The first example is to cast it to the same type as the return value's type annotation. This way, the code will compile, but it will be longer and less readable.

The second is to cast one of the return values as any. You don't want to see any if at all possible.

There is another way to do it, though.

If you are using a function declaration rather than an arrow function, you can get around this by overloading it.

/* eslint-disable no-unused-vars */
/* eslint-disable no-redeclare */

function getZero(isString: true): '0'
function getZero(isString: false): 0
function getZero(isString: boolean): '0' | 0 {
  return isString ? '0' : 0
}

However, this is also a pain, and if you're using ESLint, you have to disable a lot of things. The most important thing is that it has to be a function declaration instead of an arrow function, which is also a big pain.

Unfortunately, there doesn't seem to be any other way, so let's try to make the best of certain options. The following is the current best way to write it.

const getZero = <T extends boolean>(isString: T): T extends true ? '0' : 0 => {
  return isString ? <T extends true ? '0' : 0>'0' : <T extends true ? '0' : 0>0
}

Since it is redundant, seek ways to write this short. Write it as follows.

type ZeroOption<T extends boolean = false> = T extends true ? '0' : 0
const getZero = <T extends boolean>(isString: T): ZeroOption<T> => {
  return isString ? <ZeroOption<T>>'0' : <ZeroOption<T>>0
}

You can define a type alias like a variable in the type. You can also use generics for this. Generics also allow you to specify a default type if a type argument is omitted. This would make the recurring type annotations much shorter and more readable.

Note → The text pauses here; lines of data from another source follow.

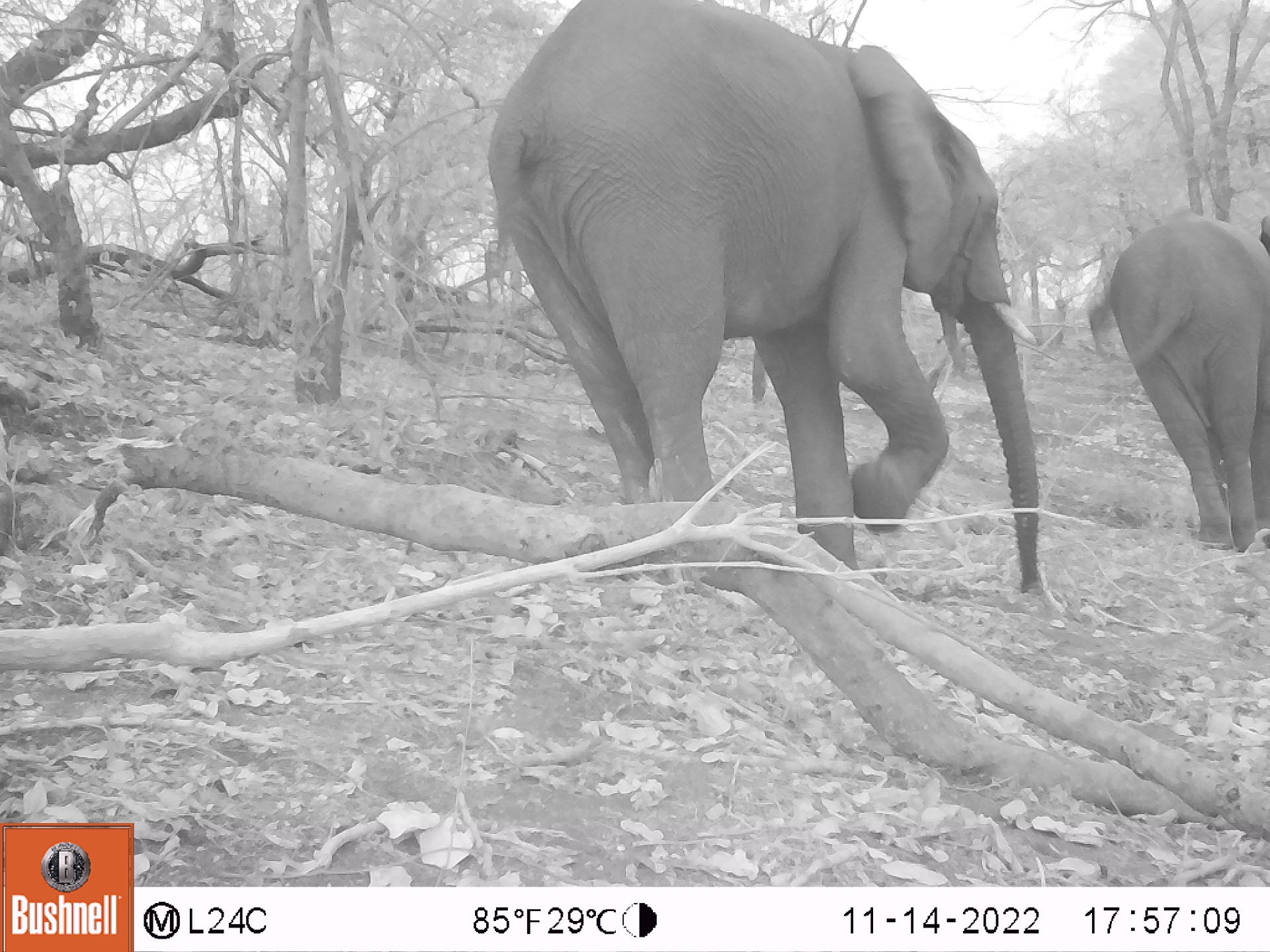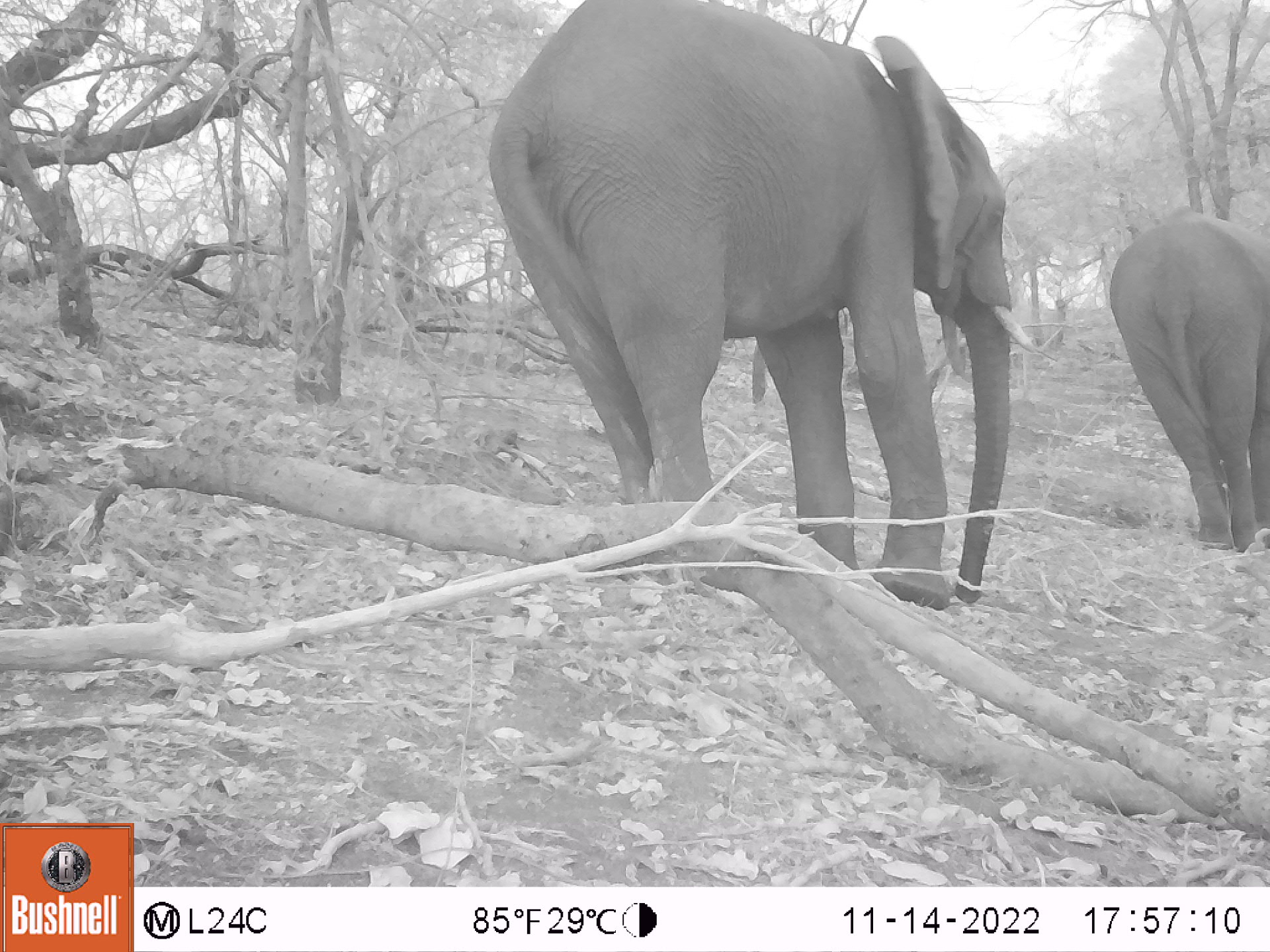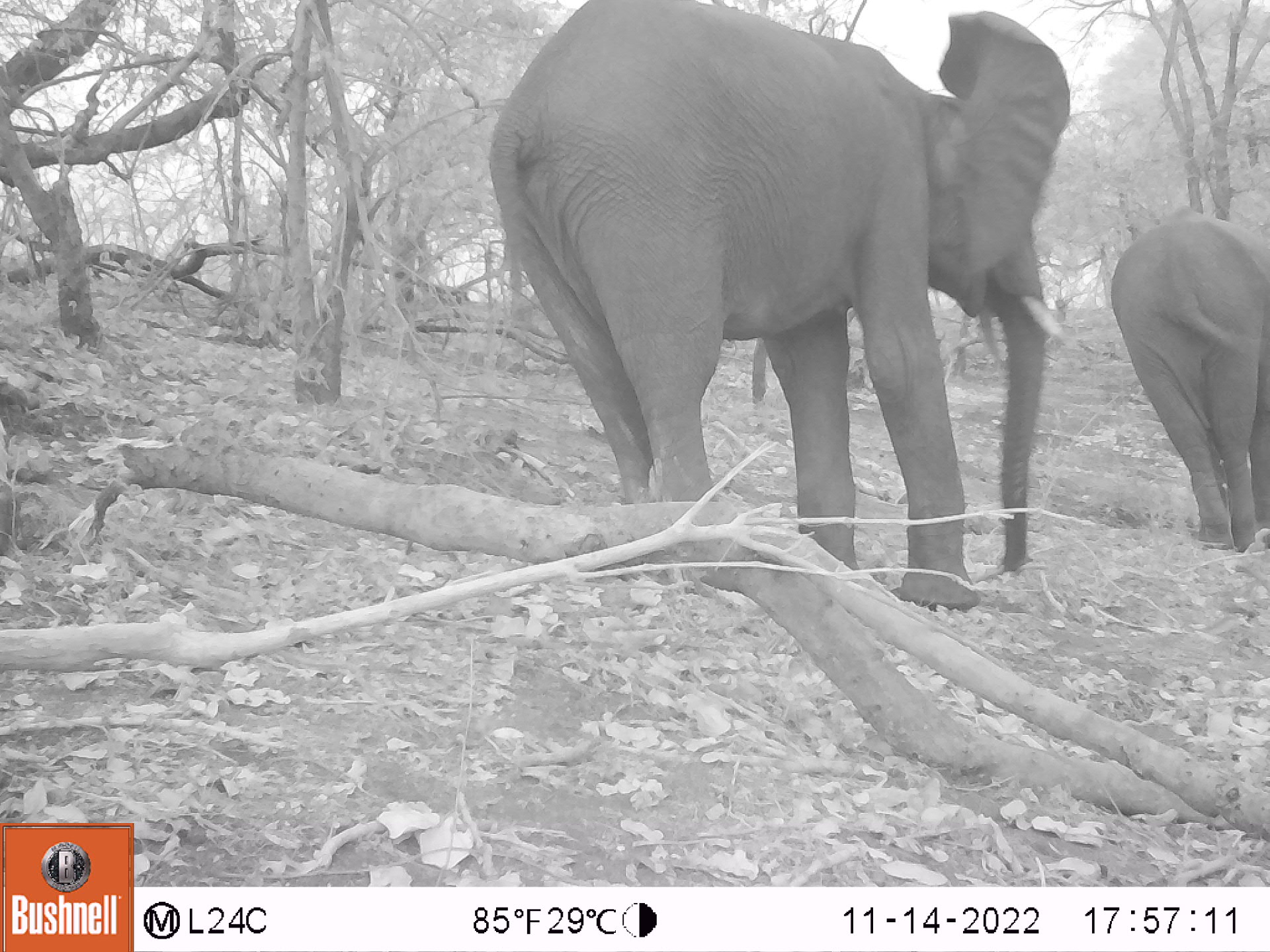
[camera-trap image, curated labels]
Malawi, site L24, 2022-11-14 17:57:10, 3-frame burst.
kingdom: Animalia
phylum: Chordata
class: Mammalia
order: Proboscidea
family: Elephantidae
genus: Loxodonta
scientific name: Loxodonta africana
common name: african savanna elephant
African savanna elephant (Loxodonta africana), count 2.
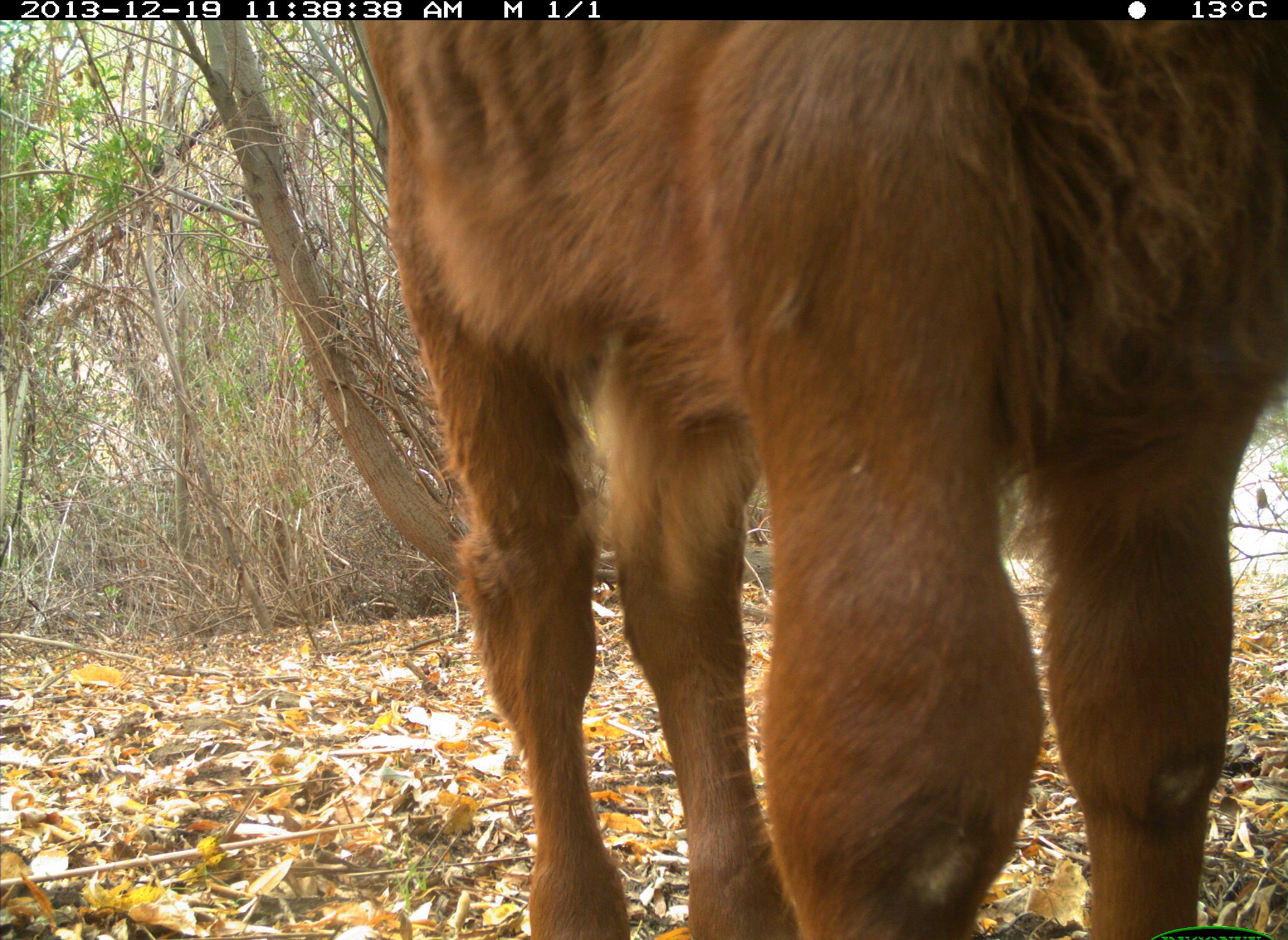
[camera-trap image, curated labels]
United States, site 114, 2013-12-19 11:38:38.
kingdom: Animalia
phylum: Chordata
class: Mammalia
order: Artiodactyla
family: Bovidae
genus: Bos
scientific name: Bos taurus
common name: cow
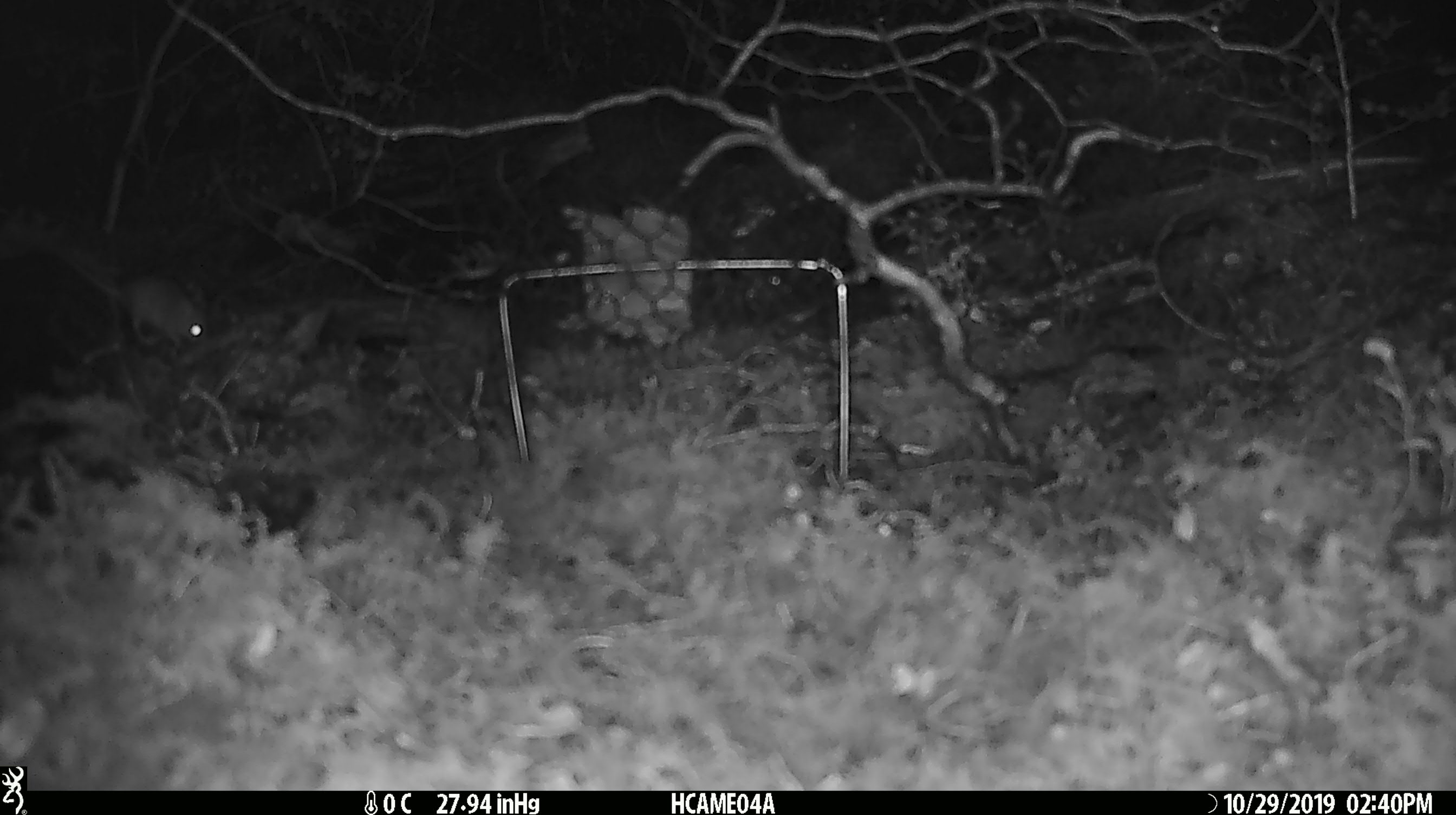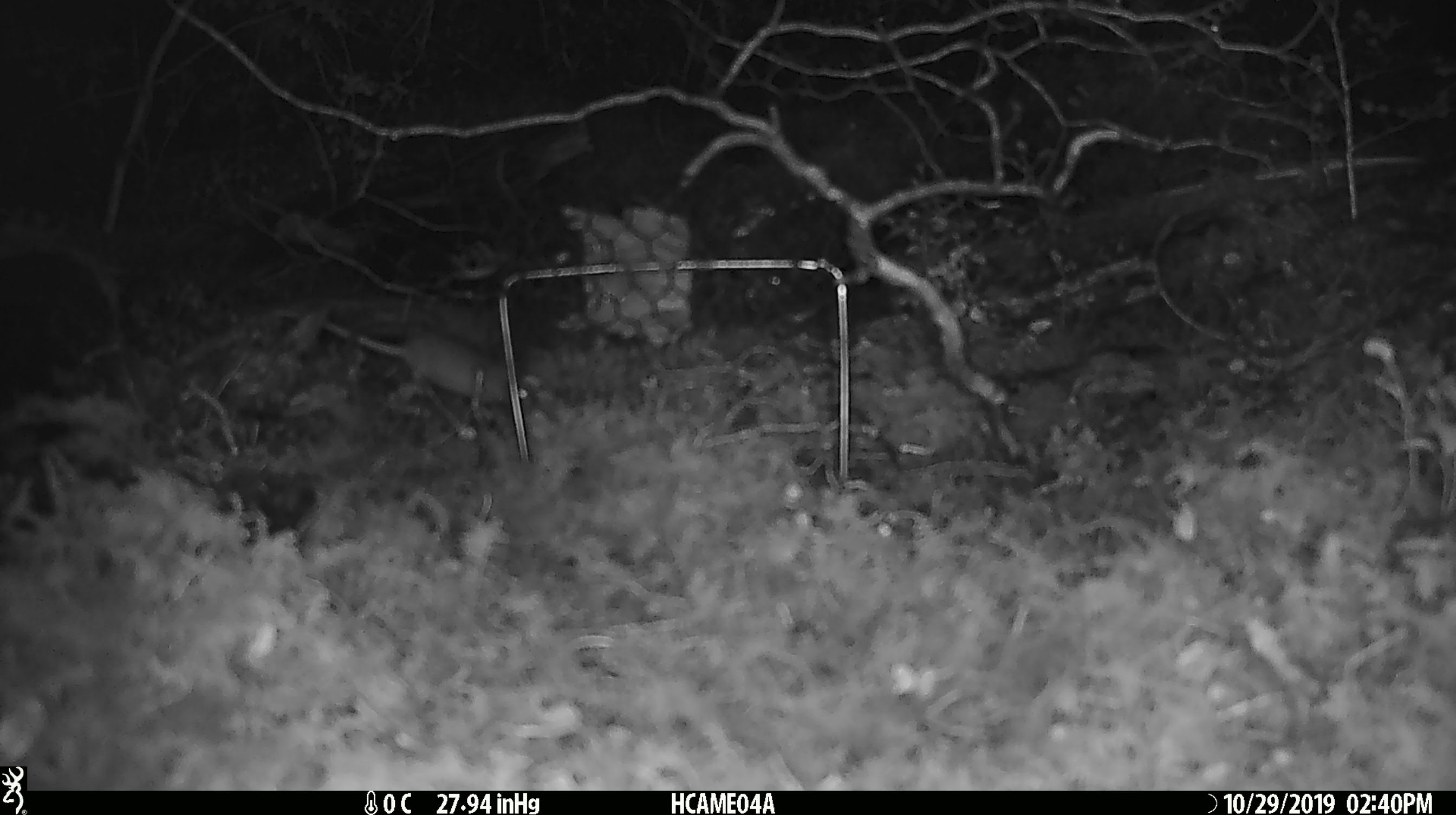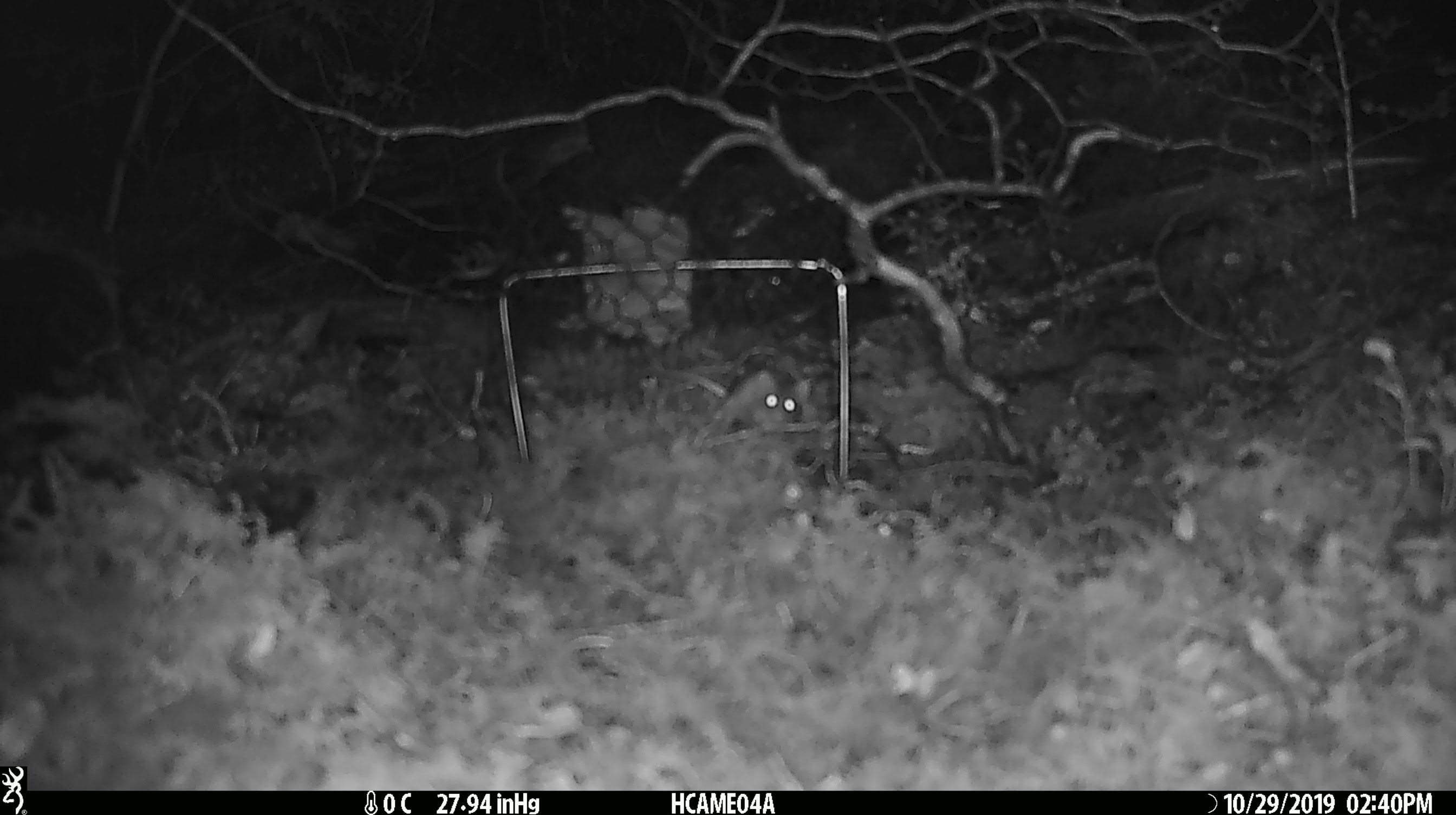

Conditional Types and Union Distribution

Finally, let's see how the type is determined by arguments. As mentioned earlier, can also take any and never compatible with boolean as arguments, so let's see how the type is determined.

getZero(true) // "0"
getZero(false) // 0
getZero(true as boolean) // 0 | "0"
getZero(true as any) // 0 | "0"
getZero(true as never) // never

If the argument is true or false, it is as expected, but if it is boolean, any or never, why is this type judged? The answer has to do with Union Distribution. Union Distribution evaluates the Conditional Types separately for each when the generics are of a union type.

Since boolean is a union type of true and false, it is evaluated as follows.

(true extends false ? "0" : 0) | (false extends false ? "0" : 0 ) This evaluated 0" : 0 | "0", resulting in 0 | "0".

In the case of any, the Conditional Types are union types, so the result is the same as boolean.

In the case of never, however, this is due to the fact that the never type is a union type with zero members. The result of Conditional Types is also determined unconditionally to be of the zero union type, i.e., never type.